This is an implementation of U-Net architecture for semantic segmentation of water bodies. Semantic segmentation is a computer vision task that involves classifying each pixel in an image as belonging to a particular class. For more information, refer to report.pdf.
The expected directory structure is displayed below. The images
directory contains all images from your dataset in jpg
format and the masks
directory should contain corresponding binary masks in png
format. An example dataset is provided in dataset_example.
.
└── dataset
├── images
│ ├── 007100.jpg
│ ├── 007110.jpg
│ ├── 007120.jpg
│ └── ...
├── masks
│ ├── 007100.png
│ ├── 007110.png
│ ├── 007120.png
│ └── ...
├── test.csv
├── train.csv
└── val.csv
Masks are expected to be as generated by the WaSR algorithm (example). If you intend to use different types of masks, modify the DatasetFolder.get_item
method in dataset loader to load them properly.
If you intend to use different image file formats, modify the DatasetFolder.make_dataset
method in dataset loader to properly generate filenames.
The train-val-test split is defined in the corresponding csv
files. An example of such file is displayed below. Entries refer to files in the images
directory, hence the jpg
format.
007550.jpg
007560.jpg
007570.jpg
007580.jpg
007590.jpg
007600.jpg
...
Clone the project, create a virtual environment and install required dependencies:
git clone https://github.com/kristjansoln/unet-segmentation.git
cd unet-segmentation
python3 -m venv venv
source venv/bin/activate
pip install requirements.txt
Install torch and torchvision as described in PyTorch documentation.
Run python3 train.py --help
for help on all available arguments. Few usage examples are shown below.
python3 train.py --train --test # Run both training and testing with default arguments
python3 train.py --train --batchsize 4 --imagesize 288 512 --epochs 150 # Run training only, with modified batch size, image size and number of epochs
python3 train.py --test --testcsv ./dataset2/test.csv --imagesize 288 512 # Run test only. Weights are loaded from ./outupt/weights.pth
Logs are stored in ./output/training.log
. When training, some graphs and model weights are saved to ./output
.
Training can be safely interrupted with Ctrl+C.

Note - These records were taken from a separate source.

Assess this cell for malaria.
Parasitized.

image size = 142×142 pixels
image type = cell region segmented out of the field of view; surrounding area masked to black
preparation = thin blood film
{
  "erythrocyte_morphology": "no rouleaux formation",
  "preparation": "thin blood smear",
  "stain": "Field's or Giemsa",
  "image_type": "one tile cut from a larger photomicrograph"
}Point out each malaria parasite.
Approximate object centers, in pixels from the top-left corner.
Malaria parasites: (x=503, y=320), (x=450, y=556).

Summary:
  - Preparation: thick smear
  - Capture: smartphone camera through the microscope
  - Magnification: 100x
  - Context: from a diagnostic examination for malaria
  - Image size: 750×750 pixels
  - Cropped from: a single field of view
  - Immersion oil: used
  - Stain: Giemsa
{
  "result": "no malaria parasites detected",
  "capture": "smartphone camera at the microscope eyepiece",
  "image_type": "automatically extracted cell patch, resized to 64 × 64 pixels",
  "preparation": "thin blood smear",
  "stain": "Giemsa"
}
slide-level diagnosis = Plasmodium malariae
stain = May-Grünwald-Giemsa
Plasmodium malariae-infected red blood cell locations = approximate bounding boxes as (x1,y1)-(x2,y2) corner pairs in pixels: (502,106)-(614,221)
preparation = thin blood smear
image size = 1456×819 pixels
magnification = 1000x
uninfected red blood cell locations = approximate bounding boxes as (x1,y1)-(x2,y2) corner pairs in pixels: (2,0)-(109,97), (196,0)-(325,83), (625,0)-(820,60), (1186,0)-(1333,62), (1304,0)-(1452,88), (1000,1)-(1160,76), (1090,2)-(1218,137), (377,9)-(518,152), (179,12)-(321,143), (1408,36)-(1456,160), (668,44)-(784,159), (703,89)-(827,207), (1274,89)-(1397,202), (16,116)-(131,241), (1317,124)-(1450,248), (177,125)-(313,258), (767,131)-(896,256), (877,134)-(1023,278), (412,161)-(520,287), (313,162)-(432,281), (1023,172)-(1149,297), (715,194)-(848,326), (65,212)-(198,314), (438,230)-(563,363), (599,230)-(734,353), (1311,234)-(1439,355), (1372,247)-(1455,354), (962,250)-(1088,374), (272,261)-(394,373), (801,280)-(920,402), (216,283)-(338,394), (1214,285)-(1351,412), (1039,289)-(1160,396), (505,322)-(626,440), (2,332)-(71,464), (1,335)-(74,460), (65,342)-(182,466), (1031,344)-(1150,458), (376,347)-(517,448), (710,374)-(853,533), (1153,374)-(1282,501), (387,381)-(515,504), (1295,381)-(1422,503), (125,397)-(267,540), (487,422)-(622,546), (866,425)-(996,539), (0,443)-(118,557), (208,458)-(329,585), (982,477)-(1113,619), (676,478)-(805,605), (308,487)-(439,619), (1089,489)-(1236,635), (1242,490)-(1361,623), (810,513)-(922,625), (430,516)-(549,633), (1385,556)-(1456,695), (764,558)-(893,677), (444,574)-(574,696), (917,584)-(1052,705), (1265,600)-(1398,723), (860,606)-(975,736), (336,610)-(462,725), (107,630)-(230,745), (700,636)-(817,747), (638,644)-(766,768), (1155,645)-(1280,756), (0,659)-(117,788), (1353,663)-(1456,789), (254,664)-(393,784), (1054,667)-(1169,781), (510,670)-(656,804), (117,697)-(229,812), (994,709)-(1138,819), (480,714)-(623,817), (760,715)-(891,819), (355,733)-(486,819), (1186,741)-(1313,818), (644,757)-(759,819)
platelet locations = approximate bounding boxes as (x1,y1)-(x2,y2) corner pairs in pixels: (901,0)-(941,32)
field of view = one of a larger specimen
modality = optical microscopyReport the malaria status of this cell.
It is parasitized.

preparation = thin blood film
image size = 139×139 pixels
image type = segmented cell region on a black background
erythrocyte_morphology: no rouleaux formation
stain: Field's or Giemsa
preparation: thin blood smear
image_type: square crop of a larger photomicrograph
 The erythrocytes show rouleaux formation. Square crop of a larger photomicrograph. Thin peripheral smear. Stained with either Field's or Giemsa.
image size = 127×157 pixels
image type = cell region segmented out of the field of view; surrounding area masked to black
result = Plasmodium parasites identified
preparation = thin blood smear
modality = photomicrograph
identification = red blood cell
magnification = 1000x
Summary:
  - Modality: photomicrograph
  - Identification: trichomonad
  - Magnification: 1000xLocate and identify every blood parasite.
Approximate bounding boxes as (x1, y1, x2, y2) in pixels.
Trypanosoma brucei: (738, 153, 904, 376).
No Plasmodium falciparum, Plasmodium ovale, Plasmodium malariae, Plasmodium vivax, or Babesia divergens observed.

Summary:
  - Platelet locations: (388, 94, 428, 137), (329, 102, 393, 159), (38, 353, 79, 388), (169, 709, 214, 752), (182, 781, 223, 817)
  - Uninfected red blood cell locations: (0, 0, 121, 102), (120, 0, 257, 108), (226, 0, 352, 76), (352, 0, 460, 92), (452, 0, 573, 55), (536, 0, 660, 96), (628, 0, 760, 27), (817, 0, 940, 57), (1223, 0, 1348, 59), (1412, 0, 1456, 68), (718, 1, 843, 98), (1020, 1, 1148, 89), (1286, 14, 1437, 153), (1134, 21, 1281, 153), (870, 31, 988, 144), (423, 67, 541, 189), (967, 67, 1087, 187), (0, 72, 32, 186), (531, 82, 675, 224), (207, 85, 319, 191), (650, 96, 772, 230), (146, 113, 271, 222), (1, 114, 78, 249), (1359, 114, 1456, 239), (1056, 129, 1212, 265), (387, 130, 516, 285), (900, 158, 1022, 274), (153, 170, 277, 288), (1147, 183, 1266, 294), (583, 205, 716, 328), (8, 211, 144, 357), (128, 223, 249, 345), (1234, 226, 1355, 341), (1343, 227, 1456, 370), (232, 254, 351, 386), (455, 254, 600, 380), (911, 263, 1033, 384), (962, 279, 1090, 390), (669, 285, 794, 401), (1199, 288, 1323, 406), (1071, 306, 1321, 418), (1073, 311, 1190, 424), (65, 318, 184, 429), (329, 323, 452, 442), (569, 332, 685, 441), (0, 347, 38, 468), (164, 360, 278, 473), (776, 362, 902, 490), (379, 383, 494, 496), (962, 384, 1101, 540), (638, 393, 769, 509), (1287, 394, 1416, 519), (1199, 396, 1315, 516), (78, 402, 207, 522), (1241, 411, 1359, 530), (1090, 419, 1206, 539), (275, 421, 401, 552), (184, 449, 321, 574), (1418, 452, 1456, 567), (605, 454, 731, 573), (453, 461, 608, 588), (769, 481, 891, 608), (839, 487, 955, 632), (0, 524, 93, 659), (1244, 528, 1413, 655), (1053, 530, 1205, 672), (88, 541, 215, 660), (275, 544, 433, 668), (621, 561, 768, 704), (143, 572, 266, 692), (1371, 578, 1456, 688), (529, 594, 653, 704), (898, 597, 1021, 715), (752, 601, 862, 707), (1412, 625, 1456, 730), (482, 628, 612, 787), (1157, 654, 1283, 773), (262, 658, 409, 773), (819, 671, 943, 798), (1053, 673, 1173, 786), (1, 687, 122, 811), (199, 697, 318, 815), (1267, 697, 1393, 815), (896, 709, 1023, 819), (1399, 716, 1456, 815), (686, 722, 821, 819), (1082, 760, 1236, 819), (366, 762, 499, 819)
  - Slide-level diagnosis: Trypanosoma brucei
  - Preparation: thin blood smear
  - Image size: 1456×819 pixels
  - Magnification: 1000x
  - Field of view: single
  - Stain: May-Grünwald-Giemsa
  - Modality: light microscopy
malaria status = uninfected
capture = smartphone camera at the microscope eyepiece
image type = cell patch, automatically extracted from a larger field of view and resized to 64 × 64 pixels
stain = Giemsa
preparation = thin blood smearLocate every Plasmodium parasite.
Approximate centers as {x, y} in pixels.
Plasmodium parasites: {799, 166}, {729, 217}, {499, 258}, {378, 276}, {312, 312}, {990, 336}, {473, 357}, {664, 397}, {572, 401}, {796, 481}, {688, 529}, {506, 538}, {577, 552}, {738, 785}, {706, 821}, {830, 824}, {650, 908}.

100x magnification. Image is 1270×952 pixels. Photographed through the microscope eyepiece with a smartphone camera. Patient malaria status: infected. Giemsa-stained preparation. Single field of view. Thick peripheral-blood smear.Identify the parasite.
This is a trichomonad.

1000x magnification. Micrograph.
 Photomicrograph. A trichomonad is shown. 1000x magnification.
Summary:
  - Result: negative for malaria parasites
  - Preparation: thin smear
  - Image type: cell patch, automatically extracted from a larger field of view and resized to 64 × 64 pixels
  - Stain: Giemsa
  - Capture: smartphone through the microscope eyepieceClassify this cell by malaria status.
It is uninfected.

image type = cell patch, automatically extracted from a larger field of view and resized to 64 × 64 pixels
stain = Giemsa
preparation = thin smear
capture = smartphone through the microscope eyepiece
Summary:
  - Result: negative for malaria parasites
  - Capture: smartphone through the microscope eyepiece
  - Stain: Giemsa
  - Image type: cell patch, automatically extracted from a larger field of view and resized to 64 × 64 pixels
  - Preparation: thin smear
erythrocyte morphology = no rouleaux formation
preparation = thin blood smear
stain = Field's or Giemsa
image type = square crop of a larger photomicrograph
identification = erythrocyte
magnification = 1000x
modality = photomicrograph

During testing, weights are loaded from the default location. Generated output masks are stored in ./output/generated_masks
.
Dataset augmentations can be modified. By default, images in the train dataset are randomly flipped horizontally, center rotated for up to 5 degrees, normalized and randomly changed in brightness and contrast. See Albumentations for more.
Initial learning rate is set to 10E-4. A ReduceLROnPlateau scheduler is implemented that reduces that learning rate to 10E-5 once the validation loss plateaus. When val. loss plateaus again, an early stop mechanism stops the training. The patience in both cases is set to 5 epochs.